Niewenhuis’s argument, which the success of the odd-looking Prius and the equally unusual-looking Mitsubishi iMiev seems to support, is that the customer wants a different vehicle to look different - and that to design something that looks so similar to an existing car might lead to problems. However, the conservatism of the automotive sector, which stems in part from the large investment needed to set up manufacturing facilities, tends to lead it away from large leaps in design. ’It would be too radical - not necessarily for the customer, but for the industry - to make that leap at the moment,’ he said.

Design leads directly into production, with the path from drawing-board to manufacturing plant now smoothed by the design-for-manufacture philosophy and by the integration of design software with production systems. ’We’ve long argued that the current car-making paradigm is dictated by the technology that underpins it, and the moment you change the technology in a fundamental way - such as the powertrain - then the way you make cars will change too,’ Niewenhuis said. ’It will take a while, but in 20-30 years, you will see that change in the industry.’

Quality control

Validating the safety features of electric vehicles is presenting the industry with a number of challenges

While electric cars will have to be designed and built according to new rules, systems used to test them will also need updating.
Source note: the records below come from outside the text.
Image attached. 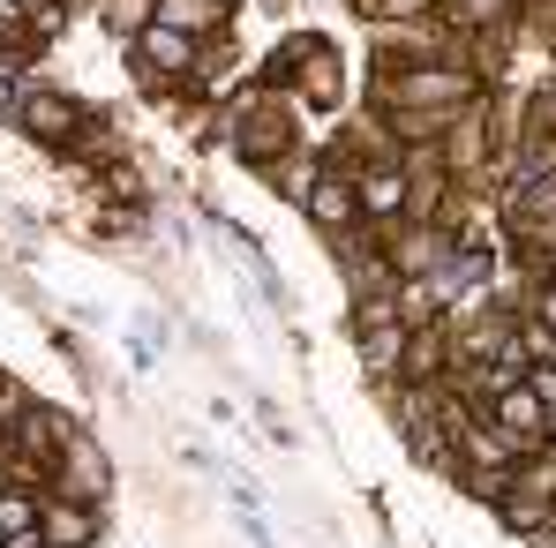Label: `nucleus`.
I'll return each instance as SVG.
<instances>
[{"label":"nucleus","mask_w":556,"mask_h":548,"mask_svg":"<svg viewBox=\"0 0 556 548\" xmlns=\"http://www.w3.org/2000/svg\"><path fill=\"white\" fill-rule=\"evenodd\" d=\"M511 8H519V0H437V15H444L459 38H489V30H504Z\"/></svg>","instance_id":"obj_13"},{"label":"nucleus","mask_w":556,"mask_h":548,"mask_svg":"<svg viewBox=\"0 0 556 548\" xmlns=\"http://www.w3.org/2000/svg\"><path fill=\"white\" fill-rule=\"evenodd\" d=\"M301 211H308V226H324V233H362V195H354V166H316V181L301 195Z\"/></svg>","instance_id":"obj_4"},{"label":"nucleus","mask_w":556,"mask_h":548,"mask_svg":"<svg viewBox=\"0 0 556 548\" xmlns=\"http://www.w3.org/2000/svg\"><path fill=\"white\" fill-rule=\"evenodd\" d=\"M527 548H556V496L542 504V519L527 526Z\"/></svg>","instance_id":"obj_18"},{"label":"nucleus","mask_w":556,"mask_h":548,"mask_svg":"<svg viewBox=\"0 0 556 548\" xmlns=\"http://www.w3.org/2000/svg\"><path fill=\"white\" fill-rule=\"evenodd\" d=\"M46 488H53V496H76V504H105V451H98L84 429H68V436H61Z\"/></svg>","instance_id":"obj_5"},{"label":"nucleus","mask_w":556,"mask_h":548,"mask_svg":"<svg viewBox=\"0 0 556 548\" xmlns=\"http://www.w3.org/2000/svg\"><path fill=\"white\" fill-rule=\"evenodd\" d=\"M38 534H46V548H91L98 541V504H76V496H53V488H46Z\"/></svg>","instance_id":"obj_11"},{"label":"nucleus","mask_w":556,"mask_h":548,"mask_svg":"<svg viewBox=\"0 0 556 548\" xmlns=\"http://www.w3.org/2000/svg\"><path fill=\"white\" fill-rule=\"evenodd\" d=\"M406 158H376L354 166V195H362V226H399L406 218Z\"/></svg>","instance_id":"obj_7"},{"label":"nucleus","mask_w":556,"mask_h":548,"mask_svg":"<svg viewBox=\"0 0 556 548\" xmlns=\"http://www.w3.org/2000/svg\"><path fill=\"white\" fill-rule=\"evenodd\" d=\"M452 233L444 226H414V218H399V233H391V271L399 278H437L444 264H452Z\"/></svg>","instance_id":"obj_8"},{"label":"nucleus","mask_w":556,"mask_h":548,"mask_svg":"<svg viewBox=\"0 0 556 548\" xmlns=\"http://www.w3.org/2000/svg\"><path fill=\"white\" fill-rule=\"evenodd\" d=\"M527 383H534V391L556 406V361H534V368H527Z\"/></svg>","instance_id":"obj_19"},{"label":"nucleus","mask_w":556,"mask_h":548,"mask_svg":"<svg viewBox=\"0 0 556 548\" xmlns=\"http://www.w3.org/2000/svg\"><path fill=\"white\" fill-rule=\"evenodd\" d=\"M0 84H30V61H23V46H8V38H0Z\"/></svg>","instance_id":"obj_17"},{"label":"nucleus","mask_w":556,"mask_h":548,"mask_svg":"<svg viewBox=\"0 0 556 548\" xmlns=\"http://www.w3.org/2000/svg\"><path fill=\"white\" fill-rule=\"evenodd\" d=\"M226 15H233V0H159L151 23H174L188 38H211V30H226Z\"/></svg>","instance_id":"obj_14"},{"label":"nucleus","mask_w":556,"mask_h":548,"mask_svg":"<svg viewBox=\"0 0 556 548\" xmlns=\"http://www.w3.org/2000/svg\"><path fill=\"white\" fill-rule=\"evenodd\" d=\"M376 98L391 105V113H459L466 98H481L473 84V68L466 61H383L376 68Z\"/></svg>","instance_id":"obj_1"},{"label":"nucleus","mask_w":556,"mask_h":548,"mask_svg":"<svg viewBox=\"0 0 556 548\" xmlns=\"http://www.w3.org/2000/svg\"><path fill=\"white\" fill-rule=\"evenodd\" d=\"M98 15H105V23H113L121 38H136V30H143V23L159 15V0H98Z\"/></svg>","instance_id":"obj_15"},{"label":"nucleus","mask_w":556,"mask_h":548,"mask_svg":"<svg viewBox=\"0 0 556 548\" xmlns=\"http://www.w3.org/2000/svg\"><path fill=\"white\" fill-rule=\"evenodd\" d=\"M362 15L391 30V23H421V15H437V0H362Z\"/></svg>","instance_id":"obj_16"},{"label":"nucleus","mask_w":556,"mask_h":548,"mask_svg":"<svg viewBox=\"0 0 556 548\" xmlns=\"http://www.w3.org/2000/svg\"><path fill=\"white\" fill-rule=\"evenodd\" d=\"M496 158V128H489V105L481 98H466L459 113H452V128H444V166H452V181H473L481 166Z\"/></svg>","instance_id":"obj_6"},{"label":"nucleus","mask_w":556,"mask_h":548,"mask_svg":"<svg viewBox=\"0 0 556 548\" xmlns=\"http://www.w3.org/2000/svg\"><path fill=\"white\" fill-rule=\"evenodd\" d=\"M84 120H91V113H84L76 98L38 91V84L23 91V128H30V136H46V143H76V136H84Z\"/></svg>","instance_id":"obj_12"},{"label":"nucleus","mask_w":556,"mask_h":548,"mask_svg":"<svg viewBox=\"0 0 556 548\" xmlns=\"http://www.w3.org/2000/svg\"><path fill=\"white\" fill-rule=\"evenodd\" d=\"M437 375H452V316H437V323H414V331H406L399 383H437Z\"/></svg>","instance_id":"obj_10"},{"label":"nucleus","mask_w":556,"mask_h":548,"mask_svg":"<svg viewBox=\"0 0 556 548\" xmlns=\"http://www.w3.org/2000/svg\"><path fill=\"white\" fill-rule=\"evenodd\" d=\"M233 143H241L249 166H278L286 143H293V128H286V113H256V105L241 98V105H233Z\"/></svg>","instance_id":"obj_9"},{"label":"nucleus","mask_w":556,"mask_h":548,"mask_svg":"<svg viewBox=\"0 0 556 548\" xmlns=\"http://www.w3.org/2000/svg\"><path fill=\"white\" fill-rule=\"evenodd\" d=\"M203 38H188V30H174V23H143L136 38H128V53H136V76L159 91V84H181V76H195V53Z\"/></svg>","instance_id":"obj_3"},{"label":"nucleus","mask_w":556,"mask_h":548,"mask_svg":"<svg viewBox=\"0 0 556 548\" xmlns=\"http://www.w3.org/2000/svg\"><path fill=\"white\" fill-rule=\"evenodd\" d=\"M473 413H481L489 429H504V436L519 444V458H527V451H542V444L556 436V429H549V421H556V406L542 398V391H534V383H511V391H496V398H489V406H473Z\"/></svg>","instance_id":"obj_2"}]
</instances>
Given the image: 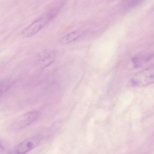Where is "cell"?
Here are the masks:
<instances>
[{
    "label": "cell",
    "instance_id": "obj_1",
    "mask_svg": "<svg viewBox=\"0 0 154 154\" xmlns=\"http://www.w3.org/2000/svg\"><path fill=\"white\" fill-rule=\"evenodd\" d=\"M57 11L43 15L23 30L22 35L23 37H30L37 34L45 27L56 15Z\"/></svg>",
    "mask_w": 154,
    "mask_h": 154
},
{
    "label": "cell",
    "instance_id": "obj_2",
    "mask_svg": "<svg viewBox=\"0 0 154 154\" xmlns=\"http://www.w3.org/2000/svg\"><path fill=\"white\" fill-rule=\"evenodd\" d=\"M131 83V85L137 87H145L154 83V65L135 74Z\"/></svg>",
    "mask_w": 154,
    "mask_h": 154
},
{
    "label": "cell",
    "instance_id": "obj_3",
    "mask_svg": "<svg viewBox=\"0 0 154 154\" xmlns=\"http://www.w3.org/2000/svg\"><path fill=\"white\" fill-rule=\"evenodd\" d=\"M40 116L39 112L35 111L24 114L18 119L14 124L15 129L20 130L25 128L34 123Z\"/></svg>",
    "mask_w": 154,
    "mask_h": 154
},
{
    "label": "cell",
    "instance_id": "obj_4",
    "mask_svg": "<svg viewBox=\"0 0 154 154\" xmlns=\"http://www.w3.org/2000/svg\"><path fill=\"white\" fill-rule=\"evenodd\" d=\"M41 140L38 137H33L27 139L17 145L15 149V151L17 154H25L35 147Z\"/></svg>",
    "mask_w": 154,
    "mask_h": 154
},
{
    "label": "cell",
    "instance_id": "obj_5",
    "mask_svg": "<svg viewBox=\"0 0 154 154\" xmlns=\"http://www.w3.org/2000/svg\"><path fill=\"white\" fill-rule=\"evenodd\" d=\"M55 56V54L54 52L44 53L40 57L39 60L40 66L44 68L50 65L54 60Z\"/></svg>",
    "mask_w": 154,
    "mask_h": 154
},
{
    "label": "cell",
    "instance_id": "obj_6",
    "mask_svg": "<svg viewBox=\"0 0 154 154\" xmlns=\"http://www.w3.org/2000/svg\"><path fill=\"white\" fill-rule=\"evenodd\" d=\"M82 33L78 30L71 32L62 38L61 43L63 44H70L78 39L82 35Z\"/></svg>",
    "mask_w": 154,
    "mask_h": 154
},
{
    "label": "cell",
    "instance_id": "obj_7",
    "mask_svg": "<svg viewBox=\"0 0 154 154\" xmlns=\"http://www.w3.org/2000/svg\"><path fill=\"white\" fill-rule=\"evenodd\" d=\"M12 82L11 81L7 80L2 82L1 83V94L2 96V94L5 93L12 85Z\"/></svg>",
    "mask_w": 154,
    "mask_h": 154
}]
</instances>
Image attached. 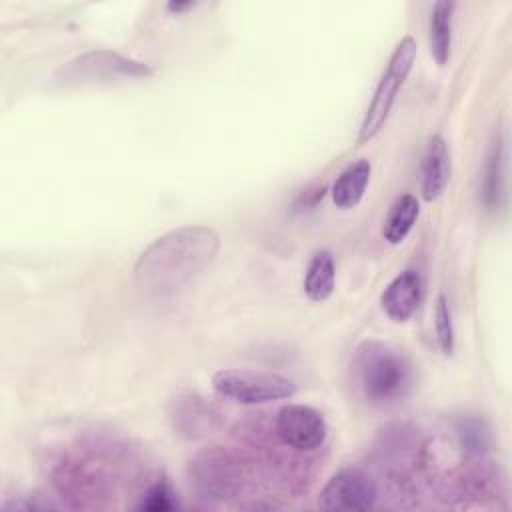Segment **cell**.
<instances>
[{"label":"cell","instance_id":"obj_1","mask_svg":"<svg viewBox=\"0 0 512 512\" xmlns=\"http://www.w3.org/2000/svg\"><path fill=\"white\" fill-rule=\"evenodd\" d=\"M220 236L204 224H186L158 236L138 256L134 282L146 296L164 298L198 278L216 258Z\"/></svg>","mask_w":512,"mask_h":512},{"label":"cell","instance_id":"obj_2","mask_svg":"<svg viewBox=\"0 0 512 512\" xmlns=\"http://www.w3.org/2000/svg\"><path fill=\"white\" fill-rule=\"evenodd\" d=\"M350 370L360 398L376 408L402 402L414 388L410 360L394 346L376 338L358 344L352 354Z\"/></svg>","mask_w":512,"mask_h":512},{"label":"cell","instance_id":"obj_3","mask_svg":"<svg viewBox=\"0 0 512 512\" xmlns=\"http://www.w3.org/2000/svg\"><path fill=\"white\" fill-rule=\"evenodd\" d=\"M188 476L198 498L208 502L240 498L252 480L250 462L222 446H210L198 452L190 460Z\"/></svg>","mask_w":512,"mask_h":512},{"label":"cell","instance_id":"obj_4","mask_svg":"<svg viewBox=\"0 0 512 512\" xmlns=\"http://www.w3.org/2000/svg\"><path fill=\"white\" fill-rule=\"evenodd\" d=\"M416 54H418V46L412 36H404L392 50L388 64L372 94V100L366 108V114L362 118V124L358 130V144L370 142L384 128L388 114L396 102V96L404 86L408 74L412 72Z\"/></svg>","mask_w":512,"mask_h":512},{"label":"cell","instance_id":"obj_5","mask_svg":"<svg viewBox=\"0 0 512 512\" xmlns=\"http://www.w3.org/2000/svg\"><path fill=\"white\" fill-rule=\"evenodd\" d=\"M212 388L220 398L244 406H260L292 398L296 382L284 374L250 368H222L212 374Z\"/></svg>","mask_w":512,"mask_h":512},{"label":"cell","instance_id":"obj_6","mask_svg":"<svg viewBox=\"0 0 512 512\" xmlns=\"http://www.w3.org/2000/svg\"><path fill=\"white\" fill-rule=\"evenodd\" d=\"M376 464L398 490H408L424 470V446L416 430L406 426H392L382 430L380 444L376 446Z\"/></svg>","mask_w":512,"mask_h":512},{"label":"cell","instance_id":"obj_7","mask_svg":"<svg viewBox=\"0 0 512 512\" xmlns=\"http://www.w3.org/2000/svg\"><path fill=\"white\" fill-rule=\"evenodd\" d=\"M152 68L146 62L126 58L112 50H92L82 56L66 62L58 80L64 84L72 82H110V80H128V78H150Z\"/></svg>","mask_w":512,"mask_h":512},{"label":"cell","instance_id":"obj_8","mask_svg":"<svg viewBox=\"0 0 512 512\" xmlns=\"http://www.w3.org/2000/svg\"><path fill=\"white\" fill-rule=\"evenodd\" d=\"M380 492L376 480L362 468H342L328 478L318 494V506L322 510L350 512L372 510L378 504Z\"/></svg>","mask_w":512,"mask_h":512},{"label":"cell","instance_id":"obj_9","mask_svg":"<svg viewBox=\"0 0 512 512\" xmlns=\"http://www.w3.org/2000/svg\"><path fill=\"white\" fill-rule=\"evenodd\" d=\"M276 438L296 452L318 450L328 436V424L320 410L308 404H284L274 418Z\"/></svg>","mask_w":512,"mask_h":512},{"label":"cell","instance_id":"obj_10","mask_svg":"<svg viewBox=\"0 0 512 512\" xmlns=\"http://www.w3.org/2000/svg\"><path fill=\"white\" fill-rule=\"evenodd\" d=\"M422 294H424V282L420 272L408 268L396 274L388 282V286L380 296V304L384 314L392 322L402 324L414 316V312L422 302Z\"/></svg>","mask_w":512,"mask_h":512},{"label":"cell","instance_id":"obj_11","mask_svg":"<svg viewBox=\"0 0 512 512\" xmlns=\"http://www.w3.org/2000/svg\"><path fill=\"white\" fill-rule=\"evenodd\" d=\"M450 150L442 136H432L426 144L424 158H422V180H420V192L426 202L436 200L442 196L450 182Z\"/></svg>","mask_w":512,"mask_h":512},{"label":"cell","instance_id":"obj_12","mask_svg":"<svg viewBox=\"0 0 512 512\" xmlns=\"http://www.w3.org/2000/svg\"><path fill=\"white\" fill-rule=\"evenodd\" d=\"M172 406L174 410L170 412V420L174 424V430H178V434L196 438V436H204L206 432L210 434V430H214L216 414L212 406L206 404L202 398L194 394L178 396L174 398Z\"/></svg>","mask_w":512,"mask_h":512},{"label":"cell","instance_id":"obj_13","mask_svg":"<svg viewBox=\"0 0 512 512\" xmlns=\"http://www.w3.org/2000/svg\"><path fill=\"white\" fill-rule=\"evenodd\" d=\"M372 176V164L366 158H360L356 162H352L350 166H346L338 178L332 184V202L336 208L340 210H350L354 206L360 204L368 182Z\"/></svg>","mask_w":512,"mask_h":512},{"label":"cell","instance_id":"obj_14","mask_svg":"<svg viewBox=\"0 0 512 512\" xmlns=\"http://www.w3.org/2000/svg\"><path fill=\"white\" fill-rule=\"evenodd\" d=\"M336 286V264L330 250L312 254L304 272V294L312 302H324L332 296Z\"/></svg>","mask_w":512,"mask_h":512},{"label":"cell","instance_id":"obj_15","mask_svg":"<svg viewBox=\"0 0 512 512\" xmlns=\"http://www.w3.org/2000/svg\"><path fill=\"white\" fill-rule=\"evenodd\" d=\"M454 8H456L454 2L440 0L432 6V12H430V24H428L430 54L438 66H444L450 60Z\"/></svg>","mask_w":512,"mask_h":512},{"label":"cell","instance_id":"obj_16","mask_svg":"<svg viewBox=\"0 0 512 512\" xmlns=\"http://www.w3.org/2000/svg\"><path fill=\"white\" fill-rule=\"evenodd\" d=\"M504 182H506V142L498 136L488 162L484 166V178H482V204L488 210H494L500 206L502 198H504Z\"/></svg>","mask_w":512,"mask_h":512},{"label":"cell","instance_id":"obj_17","mask_svg":"<svg viewBox=\"0 0 512 512\" xmlns=\"http://www.w3.org/2000/svg\"><path fill=\"white\" fill-rule=\"evenodd\" d=\"M420 216V202L414 194H402L394 200L390 206L384 226H382V236L388 244H400L404 238L410 234L414 228L416 220Z\"/></svg>","mask_w":512,"mask_h":512},{"label":"cell","instance_id":"obj_18","mask_svg":"<svg viewBox=\"0 0 512 512\" xmlns=\"http://www.w3.org/2000/svg\"><path fill=\"white\" fill-rule=\"evenodd\" d=\"M434 332H436L440 352L444 356H452L454 346H456V338H454L452 312H450V306H448V298L444 294H438L436 302H434Z\"/></svg>","mask_w":512,"mask_h":512},{"label":"cell","instance_id":"obj_19","mask_svg":"<svg viewBox=\"0 0 512 512\" xmlns=\"http://www.w3.org/2000/svg\"><path fill=\"white\" fill-rule=\"evenodd\" d=\"M178 506L174 492L166 480H156L152 486L146 488V492L140 498L138 510L148 512H170Z\"/></svg>","mask_w":512,"mask_h":512},{"label":"cell","instance_id":"obj_20","mask_svg":"<svg viewBox=\"0 0 512 512\" xmlns=\"http://www.w3.org/2000/svg\"><path fill=\"white\" fill-rule=\"evenodd\" d=\"M458 436L462 448L470 456L482 458V454L488 448V432L480 420H462L458 426Z\"/></svg>","mask_w":512,"mask_h":512},{"label":"cell","instance_id":"obj_21","mask_svg":"<svg viewBox=\"0 0 512 512\" xmlns=\"http://www.w3.org/2000/svg\"><path fill=\"white\" fill-rule=\"evenodd\" d=\"M196 6V2H168L166 4V8L170 10V12H174V14H180V12H184V10H192Z\"/></svg>","mask_w":512,"mask_h":512}]
</instances>
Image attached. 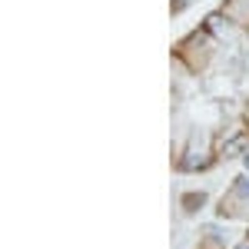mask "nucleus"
<instances>
[{"label":"nucleus","instance_id":"obj_9","mask_svg":"<svg viewBox=\"0 0 249 249\" xmlns=\"http://www.w3.org/2000/svg\"><path fill=\"white\" fill-rule=\"evenodd\" d=\"M243 166H246V170H249V150H246V153H243Z\"/></svg>","mask_w":249,"mask_h":249},{"label":"nucleus","instance_id":"obj_8","mask_svg":"<svg viewBox=\"0 0 249 249\" xmlns=\"http://www.w3.org/2000/svg\"><path fill=\"white\" fill-rule=\"evenodd\" d=\"M186 3H190V0H173V10H183Z\"/></svg>","mask_w":249,"mask_h":249},{"label":"nucleus","instance_id":"obj_4","mask_svg":"<svg viewBox=\"0 0 249 249\" xmlns=\"http://www.w3.org/2000/svg\"><path fill=\"white\" fill-rule=\"evenodd\" d=\"M206 30H210V34H213L216 40H232L239 27H236V23H232V20L226 17L223 10H219V14H213V17H206Z\"/></svg>","mask_w":249,"mask_h":249},{"label":"nucleus","instance_id":"obj_1","mask_svg":"<svg viewBox=\"0 0 249 249\" xmlns=\"http://www.w3.org/2000/svg\"><path fill=\"white\" fill-rule=\"evenodd\" d=\"M213 57H216V37L210 30H193L190 37H183L179 47H176V63L186 67L190 73H203L213 63Z\"/></svg>","mask_w":249,"mask_h":249},{"label":"nucleus","instance_id":"obj_2","mask_svg":"<svg viewBox=\"0 0 249 249\" xmlns=\"http://www.w3.org/2000/svg\"><path fill=\"white\" fill-rule=\"evenodd\" d=\"M213 136L210 133H199V130H193L190 140H186V146H183V153H179V170L186 173H196V170H206L213 163Z\"/></svg>","mask_w":249,"mask_h":249},{"label":"nucleus","instance_id":"obj_7","mask_svg":"<svg viewBox=\"0 0 249 249\" xmlns=\"http://www.w3.org/2000/svg\"><path fill=\"white\" fill-rule=\"evenodd\" d=\"M179 206H183V213H186V216H193V213H199L203 206H206V193H183Z\"/></svg>","mask_w":249,"mask_h":249},{"label":"nucleus","instance_id":"obj_6","mask_svg":"<svg viewBox=\"0 0 249 249\" xmlns=\"http://www.w3.org/2000/svg\"><path fill=\"white\" fill-rule=\"evenodd\" d=\"M246 150H249V146H246V133H232L230 140H223V143H219V150H216V153L230 160V156H239V153H246Z\"/></svg>","mask_w":249,"mask_h":249},{"label":"nucleus","instance_id":"obj_5","mask_svg":"<svg viewBox=\"0 0 249 249\" xmlns=\"http://www.w3.org/2000/svg\"><path fill=\"white\" fill-rule=\"evenodd\" d=\"M223 14L236 27H249V0H223Z\"/></svg>","mask_w":249,"mask_h":249},{"label":"nucleus","instance_id":"obj_3","mask_svg":"<svg viewBox=\"0 0 249 249\" xmlns=\"http://www.w3.org/2000/svg\"><path fill=\"white\" fill-rule=\"evenodd\" d=\"M216 213L223 219H249V176H236L230 190L223 193Z\"/></svg>","mask_w":249,"mask_h":249},{"label":"nucleus","instance_id":"obj_11","mask_svg":"<svg viewBox=\"0 0 249 249\" xmlns=\"http://www.w3.org/2000/svg\"><path fill=\"white\" fill-rule=\"evenodd\" d=\"M246 126H249V103H246Z\"/></svg>","mask_w":249,"mask_h":249},{"label":"nucleus","instance_id":"obj_10","mask_svg":"<svg viewBox=\"0 0 249 249\" xmlns=\"http://www.w3.org/2000/svg\"><path fill=\"white\" fill-rule=\"evenodd\" d=\"M236 249H249V239H243V243H239V246H236Z\"/></svg>","mask_w":249,"mask_h":249}]
</instances>
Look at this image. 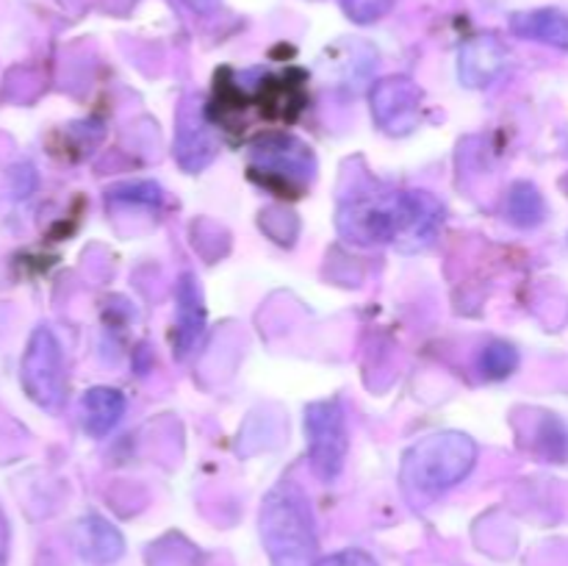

The Fraunhofer LBF Institute for Structural Durability and System Reliability, based in Darmstadt, is looking at how the safety of the new designs, materials and architectures can be proven.

’These new designs will impose different loads on the chassis, which will spur on new methods for testing and appraisal,’ explained Prof Holger Hanselka, director of the Institute. For example, the need to incorporate a battery weighing up to 150kg means the structure of the car has a different job to do.

’Heavy batteries require a significant increase in the strength and stiffness of the vehicle’s body structure without a comparable increase in weight,’ said Erich Lücker, who is leading an EV testing project at the Institute. ’This is a big challenge.’

The Institute has built a testing rig that can apply higher forces both parallel and perpendicular to the chassis of the vehicle, while also simulating braking forces. Featuring 26 electronically controlled hydraulic cylinders to apply the forces, along with measuring wheels from specialist manufacturer Kistler, which incorporate sensors to measure acceleration and the effects of material expansion, heating and cooling.

The test rig can accommodate anything from a small city car to a six-tonne bus, according to Lücker, and can take a vehicle through a 300,000km test cycle in three weeks. The LBF is aiming to work with vehicle manufacturers as a contract laboratory to validate new EV designs, Lücker said.